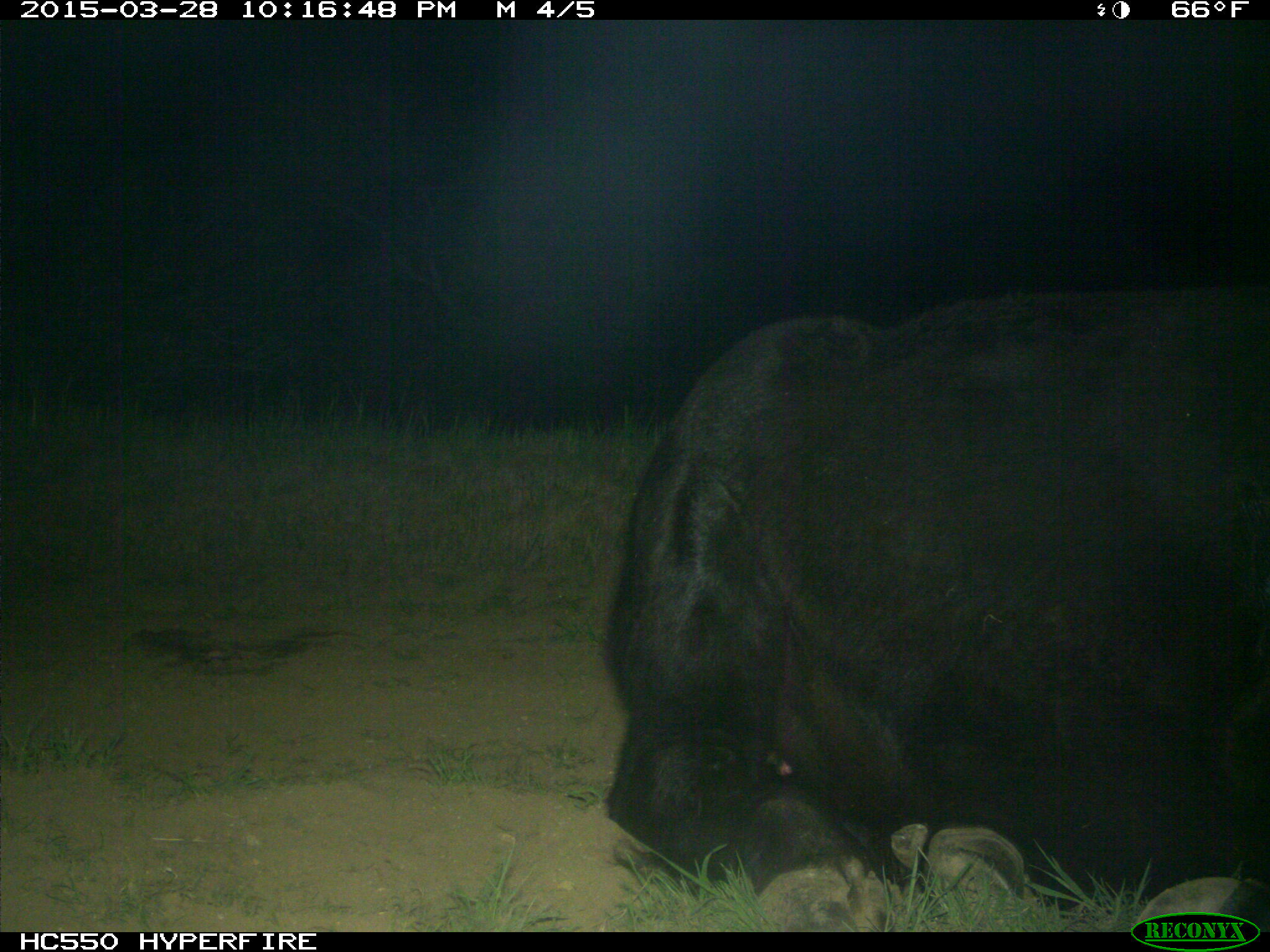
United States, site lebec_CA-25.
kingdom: Animalia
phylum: Chordata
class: Mammalia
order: Artiodactyla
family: Bovidae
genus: Bos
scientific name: Bos taurus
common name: domestic cow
Bos taurus (domestic cow).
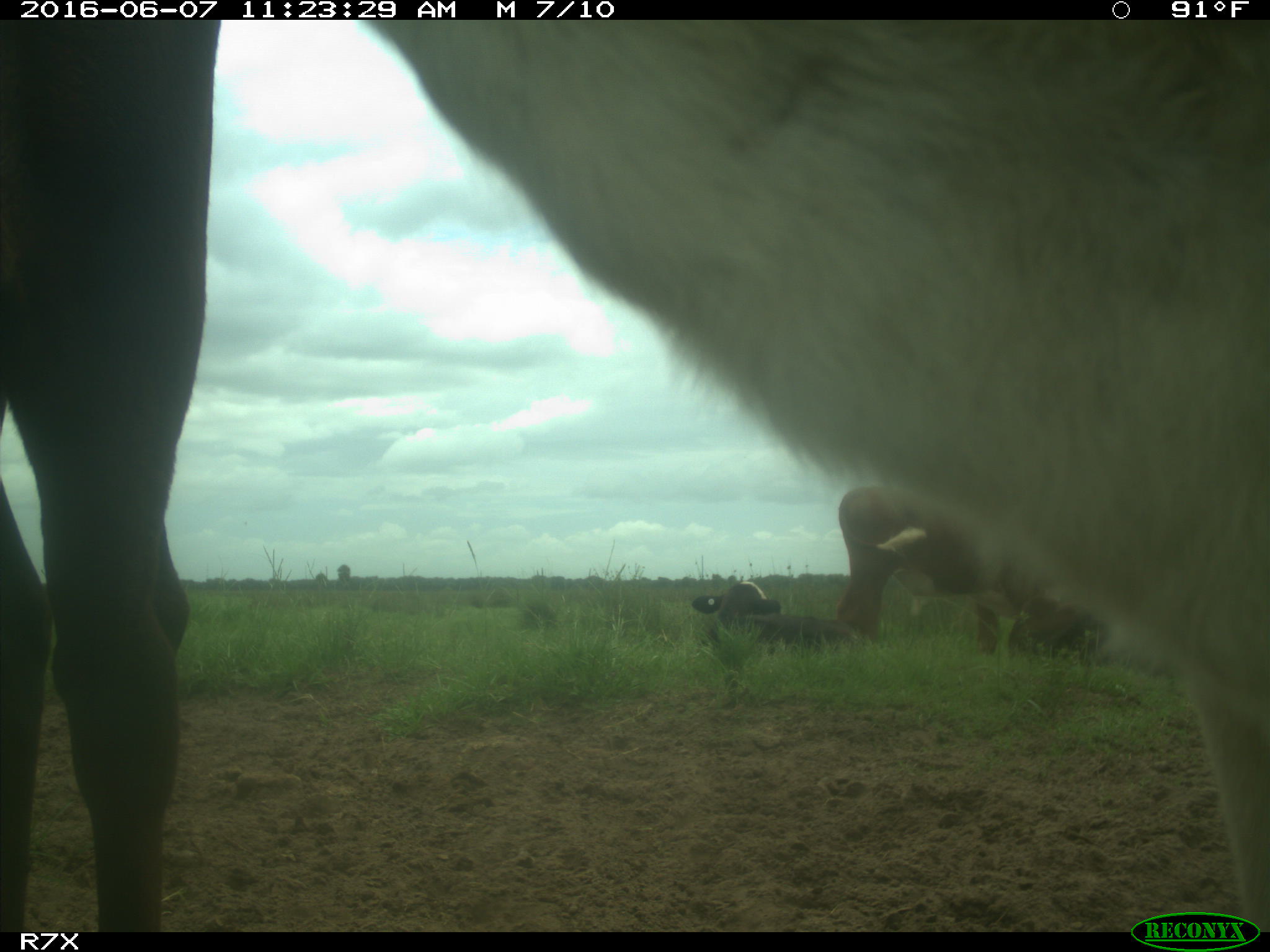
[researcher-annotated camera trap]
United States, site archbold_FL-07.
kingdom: Animalia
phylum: Chordata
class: Mammalia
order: Artiodactyla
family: Bovidae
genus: Bos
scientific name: Bos taurus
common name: domestic cow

^^^^

## [Task objective]
Output the records verbatim without pictures.

## [Answer box]
United States, site lebec_CA-25.
kingdom: Animalia
phylum: Chordata
class: Mammalia
order: Artiodactyla
family: Bovidae
genus: Bos
scientific name: Bos taurus
common name: domestic cow
Bos taurus (domestic cow).
[researcher-annotated camera trap]
United States, site archbold_FL-07.
kingdom: Animalia
phylum: Chordata
class: Mammalia
order: Artiodactyla
family: Bovidae
genus: Bos
scientific name: Bos taurus
common name: domestic cow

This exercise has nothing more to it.